_Aim of the exercise:_ Retype only the stretch of lines that starts with the line containing "A: Pig tailed" and ends with the last line of the records, both included, exactly.

_Records for this task:_
-- Opening Marker --

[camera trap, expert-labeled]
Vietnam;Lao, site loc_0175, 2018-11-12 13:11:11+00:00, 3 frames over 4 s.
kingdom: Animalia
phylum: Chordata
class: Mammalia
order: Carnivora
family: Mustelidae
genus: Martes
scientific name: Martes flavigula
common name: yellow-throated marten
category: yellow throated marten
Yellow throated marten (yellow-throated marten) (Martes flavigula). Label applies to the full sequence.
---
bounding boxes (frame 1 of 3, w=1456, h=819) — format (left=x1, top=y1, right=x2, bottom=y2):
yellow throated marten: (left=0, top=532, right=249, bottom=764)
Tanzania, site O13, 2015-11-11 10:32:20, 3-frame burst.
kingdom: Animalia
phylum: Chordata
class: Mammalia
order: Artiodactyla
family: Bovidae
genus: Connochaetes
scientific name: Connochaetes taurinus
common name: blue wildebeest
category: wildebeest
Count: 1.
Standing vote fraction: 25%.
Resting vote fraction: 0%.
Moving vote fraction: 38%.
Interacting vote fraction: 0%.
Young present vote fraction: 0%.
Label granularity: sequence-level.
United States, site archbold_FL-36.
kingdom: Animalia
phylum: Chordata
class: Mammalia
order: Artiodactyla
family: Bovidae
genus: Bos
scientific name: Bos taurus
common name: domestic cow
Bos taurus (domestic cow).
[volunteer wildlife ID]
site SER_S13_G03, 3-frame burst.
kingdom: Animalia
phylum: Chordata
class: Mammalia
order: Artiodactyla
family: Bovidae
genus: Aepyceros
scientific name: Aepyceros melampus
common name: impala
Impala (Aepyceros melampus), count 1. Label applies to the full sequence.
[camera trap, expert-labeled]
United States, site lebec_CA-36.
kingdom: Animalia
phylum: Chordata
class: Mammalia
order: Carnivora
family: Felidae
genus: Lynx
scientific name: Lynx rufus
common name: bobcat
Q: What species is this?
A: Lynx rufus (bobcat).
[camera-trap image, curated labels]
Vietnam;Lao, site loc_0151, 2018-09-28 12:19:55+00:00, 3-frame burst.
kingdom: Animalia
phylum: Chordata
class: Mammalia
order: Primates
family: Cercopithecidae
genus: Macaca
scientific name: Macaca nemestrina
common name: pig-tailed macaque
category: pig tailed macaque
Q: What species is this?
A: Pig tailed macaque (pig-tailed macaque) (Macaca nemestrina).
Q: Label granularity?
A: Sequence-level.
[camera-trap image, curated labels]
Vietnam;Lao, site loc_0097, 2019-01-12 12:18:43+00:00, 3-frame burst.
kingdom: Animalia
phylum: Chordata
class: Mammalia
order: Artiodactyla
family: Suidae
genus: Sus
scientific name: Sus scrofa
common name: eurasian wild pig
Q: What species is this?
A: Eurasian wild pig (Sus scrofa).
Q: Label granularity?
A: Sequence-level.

-- Closing Marker --

_Worked solution:_
A: Pig tailed macaque (pig-tailed macaque) (Macaca nemestrina).
Q: Label granularity?
A: Sequence-level.
[camera-trap image, curated labels]
Vietnam;Lao, site loc_0097, 2019-01-12 12:18:43+00:00, 3-frame burst.
kingdom: Animalia
phylum: Chordata
class: Mammalia
order: Artiodactyla
family: Suidae
genus: Sus
scientific name: Sus scrofa
common name: eurasian wild pig
Q: What species is this?
A: Eurasian wild pig (Sus scrofa).
Q: Label granularity?
A: Sequence-level.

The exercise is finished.